February 5, 2008 – After a year of news reports about a stubborn backlog of 400,000 disability benefits claims and combat veterans turned away from immediate mental health care, the Department of Veterans Affairs unveiled a proposed fiscal 2009 budget that would boost spending on programs for veterans of the wars in Iraq and Afghanistan by 21 percent and cut the disability claims backlog by 24 percent.
Spending on benefits and programs for the estimated 333,000 VA beneficiaries who are veterans of the current wars would increase by $216 million, to a total of $1.27 billion, over the current year. The 2009 budget also would include $3.9 million for mental health care services, a 9 percent increase over the current fiscal-year budget.
All told, VA is seeking $93.7 billion for fiscal 2009, with most of it going toward health care and disability compensation. Discretionary funding — mostly health care — would make up $47.2 billion of the budget, while $46.4 billion would go toward mandatory funding for compensation, education benefits, home loan guarantees, pensions and other benefits programs.
“If you look at health care, it’s more than double it was seven years ago,” said VA Secretary Dr. James Peake, praising the Bush Administration’s request for funding.
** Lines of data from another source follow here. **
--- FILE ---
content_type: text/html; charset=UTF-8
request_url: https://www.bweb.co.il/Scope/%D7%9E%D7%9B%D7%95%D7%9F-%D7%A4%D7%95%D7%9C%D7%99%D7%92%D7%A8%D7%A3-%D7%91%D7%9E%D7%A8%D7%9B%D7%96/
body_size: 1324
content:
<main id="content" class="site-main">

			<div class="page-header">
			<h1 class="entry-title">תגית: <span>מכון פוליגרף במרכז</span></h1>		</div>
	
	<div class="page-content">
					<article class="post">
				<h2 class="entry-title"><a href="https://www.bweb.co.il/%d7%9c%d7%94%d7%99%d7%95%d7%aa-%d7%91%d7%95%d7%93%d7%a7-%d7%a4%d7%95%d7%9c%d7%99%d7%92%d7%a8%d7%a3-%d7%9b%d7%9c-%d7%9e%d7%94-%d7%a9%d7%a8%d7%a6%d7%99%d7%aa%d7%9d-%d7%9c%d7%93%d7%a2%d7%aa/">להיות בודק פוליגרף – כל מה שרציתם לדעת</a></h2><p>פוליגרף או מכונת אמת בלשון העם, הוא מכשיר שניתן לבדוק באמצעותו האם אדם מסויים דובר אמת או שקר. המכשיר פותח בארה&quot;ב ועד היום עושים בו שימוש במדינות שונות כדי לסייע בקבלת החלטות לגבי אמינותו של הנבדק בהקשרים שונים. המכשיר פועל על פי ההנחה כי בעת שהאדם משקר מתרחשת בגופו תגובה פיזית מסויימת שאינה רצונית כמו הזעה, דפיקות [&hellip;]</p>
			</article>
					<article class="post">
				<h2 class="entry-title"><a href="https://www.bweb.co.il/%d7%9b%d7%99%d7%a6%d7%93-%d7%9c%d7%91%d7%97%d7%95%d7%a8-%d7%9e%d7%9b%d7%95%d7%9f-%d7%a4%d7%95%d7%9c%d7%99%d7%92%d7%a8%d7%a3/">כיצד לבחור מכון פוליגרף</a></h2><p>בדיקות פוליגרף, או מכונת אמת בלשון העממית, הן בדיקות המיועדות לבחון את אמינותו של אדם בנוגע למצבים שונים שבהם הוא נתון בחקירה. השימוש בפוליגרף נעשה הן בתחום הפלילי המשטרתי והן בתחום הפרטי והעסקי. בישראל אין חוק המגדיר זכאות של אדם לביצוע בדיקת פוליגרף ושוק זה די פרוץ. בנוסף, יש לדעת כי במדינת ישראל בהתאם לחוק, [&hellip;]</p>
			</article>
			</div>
The request totals $3.4 billion more than this year’s budget, which was $6.6 billion more than in fiscal 2007 — after Congress added $3.7 billion to President Bush’s original request.
One of the biggest issues facing VA is overwhelmed case workers who can’t keep up with the thousands of new benefits claims that continue to pour in.
Rita Reese, principal deputy assistant secretary for management, said VA plans to increase the number of fulltime case workers from 14,857 to 15,570. She said the budget plan aims to reduce the disability claims backlog to 298,000 by the end of fiscal 2009, a drop of 24 percent.
She said the average length of time required to rule on an initial benefits claim will drop from the current 180 days to about 145 days, a 21 percent improvement over 2007.
One aspect of the VA budget proposal that is likely to draw controversy is a renewed call for an increase in pharmacy co-payments for veterans in the lowest priority patient groups, Priority 7 and 8 — a proposal that in the past has drawn criticism from veterans’ groups and rejection from Congress.
The co-pay would rise to $15 from the current $8 for Priority 7 and 8 veterans, who are considered “middle class” but may have incomes as low as $28,000. Most have medical conditions that are not service-connected.
One of the largest funding boosts for any single program category in the 2009 budget plan would be for long-term noninstitutional care, mainly home care, which would rise to about $762 million, a 28 percent increase over this fiscal year.
The 2009 VA budget plan also envisions the completion of a pilot program being conducted in collaboration with the Defense Department of a new disability evaluation system for wounded warriors at major medical facilities in the Washington, D.C., area.
That initiative is designed to eliminate the duplicative and often confusing elements of the current disability process of the two departments. The pilot program features one medical examination according to VA protocols and a single disability rating determined by VA.